Ce sang-froid s’explique aussi par le professionnalisme des auteurs, ajoute notre expert. «L’attaque a été planifiée, entraînée et exécutée avec un grand degré d’expérience.» La préparation est la clé du succès. Les auteurs effectuent des reconnaissances sur place et des filatures pour choisir où agir. Ils font aussi des enquêtes et des planifications détaillées. Tout cela demande du temps, de l’argent et des ressources humaines. «Des complicités internes facilitent peut-être ce travail, mais une opération reste avant tout une action planifiée de longue date.»

Images: Keystone

Créé: 07.12.2019, 23h01

Les fourgons ne doivent plus se déplacer seuls, mais escortés»

Le fourgon a été braqué à Daillens. À deux pas du centre colis de La Poste, point de départ et d’arrivée des convois de fonds. Il y a deux chemins pour accéder à ce terminal depuis l’autoroute A1. Le lieu de l’embuscade, lundi dernier, était isolé, à la sortie du village. Il y faisait nuit noire à 19 h 40.

Comment faire pour améliorer la sécurité? «Les transports de fonds ne doivent plus se déplacer seuls, mais en convoi ou escortés», estime Alexandre Vautravers. Cet expert, coordinateur du MAS en sécurité à l’Université de Genève, estime que des mesures d’urgence peuvent être prises.
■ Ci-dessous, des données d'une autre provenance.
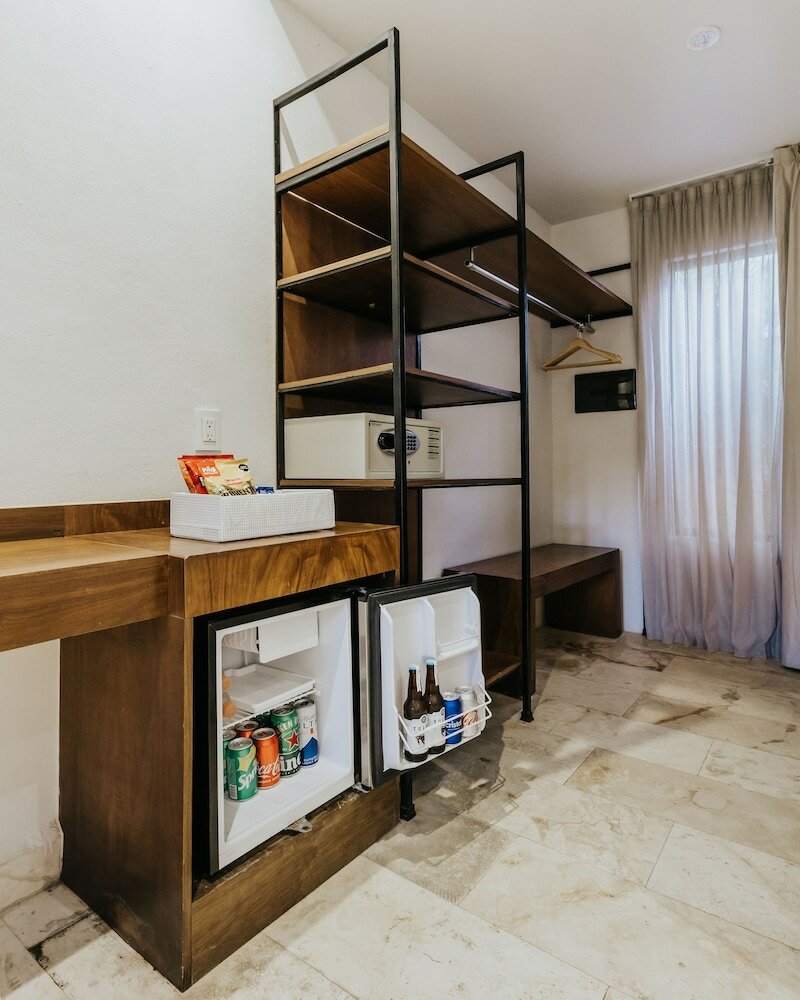 Фото The Strabon Tulum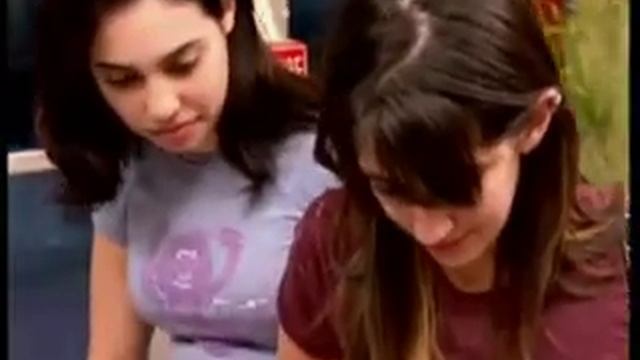 women are choosing a suitable tattoo picture 11111 смотреть онлайн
Ces caravanes de convoyeurs se composeraient de fourgons pour l’argent et d’autres véhicules pour l’escorte armée.

Notre expert propose d’autres solutions. Selon lui, la collaboration avec les patrouilles de police et le renforcement de la surveillance aux frontières sont essentiels: les braqueurs viennent de France voisine.

Ces propositions s’ajoutent à celles déjà formulées la semaine dernière. Cette dernière attaque à Daillens a été un déclic. Les partenaires public et privé estiment qu’il faut agir vite. Un terrain d’entente a déjà été trouvé sur trois points: le blindage renforcé des véhicules, la destruction automatique de l’argent et la limitation des montants transportés. Reste la question des coûts et du timing.